AIM OF THE EXERCISE
Copy out word for word the lines of the material below, beginning with the line that contains "When you look" and continuing through the last line of the material, both included.

>> Start

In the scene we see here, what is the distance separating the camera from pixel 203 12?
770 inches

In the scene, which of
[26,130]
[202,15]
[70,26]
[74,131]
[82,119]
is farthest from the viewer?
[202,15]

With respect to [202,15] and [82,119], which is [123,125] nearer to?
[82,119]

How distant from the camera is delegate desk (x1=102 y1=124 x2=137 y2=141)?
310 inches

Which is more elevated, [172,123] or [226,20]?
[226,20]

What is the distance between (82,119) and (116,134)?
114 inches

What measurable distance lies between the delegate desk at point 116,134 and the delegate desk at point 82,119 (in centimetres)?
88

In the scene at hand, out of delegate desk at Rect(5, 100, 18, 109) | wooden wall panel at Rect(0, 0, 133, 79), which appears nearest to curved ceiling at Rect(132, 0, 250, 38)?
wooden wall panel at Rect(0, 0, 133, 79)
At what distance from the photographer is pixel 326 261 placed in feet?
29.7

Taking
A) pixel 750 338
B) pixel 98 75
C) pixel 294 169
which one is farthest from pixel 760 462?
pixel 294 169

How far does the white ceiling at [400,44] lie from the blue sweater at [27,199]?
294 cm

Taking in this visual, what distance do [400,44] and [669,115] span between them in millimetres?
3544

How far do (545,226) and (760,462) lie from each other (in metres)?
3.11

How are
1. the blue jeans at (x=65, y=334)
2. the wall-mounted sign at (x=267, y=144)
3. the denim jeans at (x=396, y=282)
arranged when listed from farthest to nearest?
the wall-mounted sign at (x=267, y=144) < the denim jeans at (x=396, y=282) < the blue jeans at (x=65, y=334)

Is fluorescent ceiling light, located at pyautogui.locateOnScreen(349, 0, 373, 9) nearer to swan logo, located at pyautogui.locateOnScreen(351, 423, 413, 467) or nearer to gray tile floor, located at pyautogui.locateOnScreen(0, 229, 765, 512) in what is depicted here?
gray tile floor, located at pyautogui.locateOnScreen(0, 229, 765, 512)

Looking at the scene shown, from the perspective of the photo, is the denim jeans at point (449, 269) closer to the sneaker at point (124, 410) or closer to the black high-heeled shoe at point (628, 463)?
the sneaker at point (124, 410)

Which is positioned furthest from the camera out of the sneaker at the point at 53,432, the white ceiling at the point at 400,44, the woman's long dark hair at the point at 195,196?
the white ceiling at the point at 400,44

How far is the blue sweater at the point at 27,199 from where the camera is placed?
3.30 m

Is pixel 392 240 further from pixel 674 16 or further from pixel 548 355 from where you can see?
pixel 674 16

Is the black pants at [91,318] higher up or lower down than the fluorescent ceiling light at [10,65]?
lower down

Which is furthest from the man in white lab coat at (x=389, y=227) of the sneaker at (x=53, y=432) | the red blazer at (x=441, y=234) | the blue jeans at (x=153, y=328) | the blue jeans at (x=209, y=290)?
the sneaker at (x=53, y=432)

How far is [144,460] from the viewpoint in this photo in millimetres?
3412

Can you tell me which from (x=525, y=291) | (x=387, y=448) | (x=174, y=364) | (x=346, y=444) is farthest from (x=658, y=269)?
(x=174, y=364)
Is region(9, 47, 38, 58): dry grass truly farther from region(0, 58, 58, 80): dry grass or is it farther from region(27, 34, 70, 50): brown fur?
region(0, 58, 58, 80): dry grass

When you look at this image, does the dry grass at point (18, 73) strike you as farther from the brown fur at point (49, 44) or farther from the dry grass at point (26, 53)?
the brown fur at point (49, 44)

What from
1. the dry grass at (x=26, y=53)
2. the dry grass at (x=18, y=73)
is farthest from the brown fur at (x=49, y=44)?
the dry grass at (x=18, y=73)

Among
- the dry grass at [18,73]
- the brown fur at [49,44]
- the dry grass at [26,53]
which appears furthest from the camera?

>> End

FINISHED ANSWER
When you look at this image, does the dry grass at point (18, 73) strike you as farther from the brown fur at point (49, 44) or farther from the dry grass at point (26, 53)?
the brown fur at point (49, 44)

What from
1. the dry grass at (x=26, y=53)
2. the dry grass at (x=18, y=73)
is farthest from the brown fur at (x=49, y=44)?
the dry grass at (x=18, y=73)

Among
- the dry grass at [18,73]
- the brown fur at [49,44]
- the dry grass at [26,53]
which appears furthest from the camera?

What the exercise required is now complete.